Take the entries below and print all of them exactly, please.

------

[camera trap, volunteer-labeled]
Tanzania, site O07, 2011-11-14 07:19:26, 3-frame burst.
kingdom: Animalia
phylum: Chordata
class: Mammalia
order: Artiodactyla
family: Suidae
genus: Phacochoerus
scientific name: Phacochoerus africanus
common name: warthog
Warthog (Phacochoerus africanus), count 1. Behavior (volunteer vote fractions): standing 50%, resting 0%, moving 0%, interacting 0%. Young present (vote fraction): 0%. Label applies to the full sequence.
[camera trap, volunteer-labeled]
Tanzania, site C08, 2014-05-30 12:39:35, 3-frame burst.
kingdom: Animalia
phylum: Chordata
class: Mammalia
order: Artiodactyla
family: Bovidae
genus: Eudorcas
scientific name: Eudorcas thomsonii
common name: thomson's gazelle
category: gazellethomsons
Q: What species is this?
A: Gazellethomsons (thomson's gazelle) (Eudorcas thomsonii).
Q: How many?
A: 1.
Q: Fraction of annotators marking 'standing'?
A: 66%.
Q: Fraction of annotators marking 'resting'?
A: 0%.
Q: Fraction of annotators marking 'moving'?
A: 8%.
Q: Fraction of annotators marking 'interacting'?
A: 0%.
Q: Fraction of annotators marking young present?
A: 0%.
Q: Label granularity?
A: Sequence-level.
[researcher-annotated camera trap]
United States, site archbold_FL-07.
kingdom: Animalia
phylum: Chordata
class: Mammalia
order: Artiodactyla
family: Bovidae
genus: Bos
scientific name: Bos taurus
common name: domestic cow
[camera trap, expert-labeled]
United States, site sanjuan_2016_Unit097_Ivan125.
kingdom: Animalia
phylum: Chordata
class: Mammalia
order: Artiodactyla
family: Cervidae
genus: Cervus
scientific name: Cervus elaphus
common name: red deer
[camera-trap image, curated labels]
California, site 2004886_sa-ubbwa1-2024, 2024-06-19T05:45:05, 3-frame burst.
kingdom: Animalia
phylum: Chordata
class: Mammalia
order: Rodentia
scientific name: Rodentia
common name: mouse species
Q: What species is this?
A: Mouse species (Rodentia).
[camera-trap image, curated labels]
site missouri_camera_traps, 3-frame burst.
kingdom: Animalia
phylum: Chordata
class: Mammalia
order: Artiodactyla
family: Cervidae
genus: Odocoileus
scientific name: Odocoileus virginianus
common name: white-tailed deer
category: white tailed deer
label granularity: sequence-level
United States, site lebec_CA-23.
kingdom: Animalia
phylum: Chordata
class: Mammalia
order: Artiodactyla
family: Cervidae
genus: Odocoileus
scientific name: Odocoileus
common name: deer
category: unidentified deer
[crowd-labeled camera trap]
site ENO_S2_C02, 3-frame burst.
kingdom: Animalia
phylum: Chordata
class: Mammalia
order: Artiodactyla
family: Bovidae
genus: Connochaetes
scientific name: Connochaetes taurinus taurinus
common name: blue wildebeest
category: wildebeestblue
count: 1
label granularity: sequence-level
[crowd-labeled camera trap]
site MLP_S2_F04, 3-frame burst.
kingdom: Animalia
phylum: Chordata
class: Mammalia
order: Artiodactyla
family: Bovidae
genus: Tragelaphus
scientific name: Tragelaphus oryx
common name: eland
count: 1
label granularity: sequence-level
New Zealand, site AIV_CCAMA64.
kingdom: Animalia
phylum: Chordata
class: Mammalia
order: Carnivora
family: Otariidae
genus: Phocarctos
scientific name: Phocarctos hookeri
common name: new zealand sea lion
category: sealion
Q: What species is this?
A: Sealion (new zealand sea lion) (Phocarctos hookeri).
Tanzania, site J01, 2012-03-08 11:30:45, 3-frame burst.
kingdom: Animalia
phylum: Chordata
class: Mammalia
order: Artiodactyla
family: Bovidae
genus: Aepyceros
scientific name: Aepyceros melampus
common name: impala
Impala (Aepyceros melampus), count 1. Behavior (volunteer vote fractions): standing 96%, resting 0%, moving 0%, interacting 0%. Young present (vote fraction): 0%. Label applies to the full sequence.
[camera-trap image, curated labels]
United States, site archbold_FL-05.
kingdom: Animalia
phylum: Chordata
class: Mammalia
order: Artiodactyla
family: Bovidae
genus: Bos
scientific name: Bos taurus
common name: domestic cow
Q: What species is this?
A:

------

● **Solution to the exercise**
[camera trap, volunteer-labeled]
Tanzania, site O07, 2011-11-14 07:19:26, 3-frame burst.
kingdom: Animalia
phylum: Chordata
class: Mammalia
order: Artiodactyla
family: Suidae
genus: Phacochoerus
scientific name: Phacochoerus africanus
common name: warthog
Warthog (Phacochoerus africanus), count 1. Behavior (volunteer vote fractions): standing 50%, resting 0%, moving 0%, interacting 0%. Young present (vote fraction): 0%. Label applies to the full sequence.
[camera trap, volunteer-labeled]
Tanzania, site C08, 2014-05-30 12:39:35, 3-frame burst.
kingdom: Animalia
phylum: Chordata
class: Mammalia
order: Artiodactyla
family: Bovidae
genus: Eudorcas
scientific name: Eudorcas thomsonii
common name: thomson's gazelle
category: gazellethomsons
Q: What species is this?
A: Gazellethomsons (thomson's gazelle) (Eudorcas thomsonii).
Q: How many?
A: 1.
Q: Fraction of annotators marking 'standing'?
A: 66%.
Q: Fraction of annotators marking 'resting'?
A: 0%.
Q: Fraction of annotators marking 'moving'?
A: 8%.
Q: Fraction of annotators marking 'interacting'?
A: 0%.
Q: Fraction of annotators marking young present?
A: 0%.
Q: Label granularity?
A: Sequence-level.
[researcher-annotated camera trap]
United States, site archbold_FL-07.
kingdom: Animalia
phylum: Chordata
class: Mammalia
order: Artiodactyla
family: Bovidae
genus: Bos
scientific name: Bos taurus
common name: domestic cow
[camera trap, expert-labeled]
United States, site sanjuan_2016_Unit097_Ivan125.
kingdom: Animalia
phylum: Chordata
class: Mammalia
order: Artiodactyla
family: Cervidae
genus: Cervus
scientific name: Cervus elaphus
common name: red deer
[camera-trap image, curated labels]
California, site 2004886_sa-ubbwa1-2024, 2024-06-19T05:45:05, 3-frame burst.
kingdom: Animalia
phylum: Chordata
class: Mammalia
order: Rodentia
scientific name: Rodentia
common name: mouse species
Q: What species is this?
A: Mouse species (Rodentia).
[camera-trap image, curated labels]
site missouri_camera_traps, 3-frame burst.
kingdom: Animalia
phylum: Chordata
class: Mammalia
order: Artiodactyla
family: Cervidae
genus: Odocoileus
scientific name: Odocoileus virginianus
common name: white-tailed deer
category: white tailed deer
label granularity: sequence-level
United States, site lebec_CA-23.
kingdom: Animalia
phylum: Chordata
class: Mammalia
order: Artiodactyla
family: Cervidae
genus: Odocoileus
scientific name: Odocoileus
common name: deer
category: unidentified deer
[crowd-labeled camera trap]
site ENO_S2_C02, 3-frame burst.
kingdom: Animalia
phylum: Chordata
class: Mammalia
order: Artiodactyla
family: Bovidae
genus: Connochaetes
scientific name: Connochaetes taurinus taurinus
common name: blue wildebeest
category: wildebeestblue
count: 1
label granularity: sequence-level
[crowd-labeled camera trap]
site MLP_S2_F04, 3-frame burst.
kingdom: Animalia
phylum: Chordata
class: Mammalia
order: Artiodactyla
family: Bovidae
genus: Tragelaphus
scientific name: Tragelaphus oryx
common name: eland
count: 1
label granularity: sequence-level
New Zealand, site AIV_CCAMA64.
kingdom: Animalia
phylum: Chordata
class: Mammalia
order: Carnivora
family: Otariidae
genus: Phocarctos
scientific name: Phocarctos hookeri
common name: new zealand sea lion
category: sealion
Q: What species is this?
A: Sealion (new zealand sea lion) (Phocarctos hookeri).
Tanzania, site J01, 2012-03-08 11:30:45, 3-frame burst.
kingdom: Animalia
phylum: Chordata
class: Mammalia
order: Artiodactyla
family: Bovidae
genus: Aepyceros
scientific name: Aepyceros melampus
common name: impala
Impala (Aepyceros melampus), count 1. Behavior (volunteer vote fractions): standing 96%, resting 0%, moving 0%, interacting 0%. Young present (vote fraction): 0%. Label applies to the full sequence.
[camera-trap image, curated labels]
United States, site archbold_FL-05.
kingdom: Animalia
phylum: Chordata
class: Mammalia
order: Artiodactyla
family: Bovidae
genus: Bos
scientific name: Bos taurus
common name: domestic cow
Q: What species is this?
A:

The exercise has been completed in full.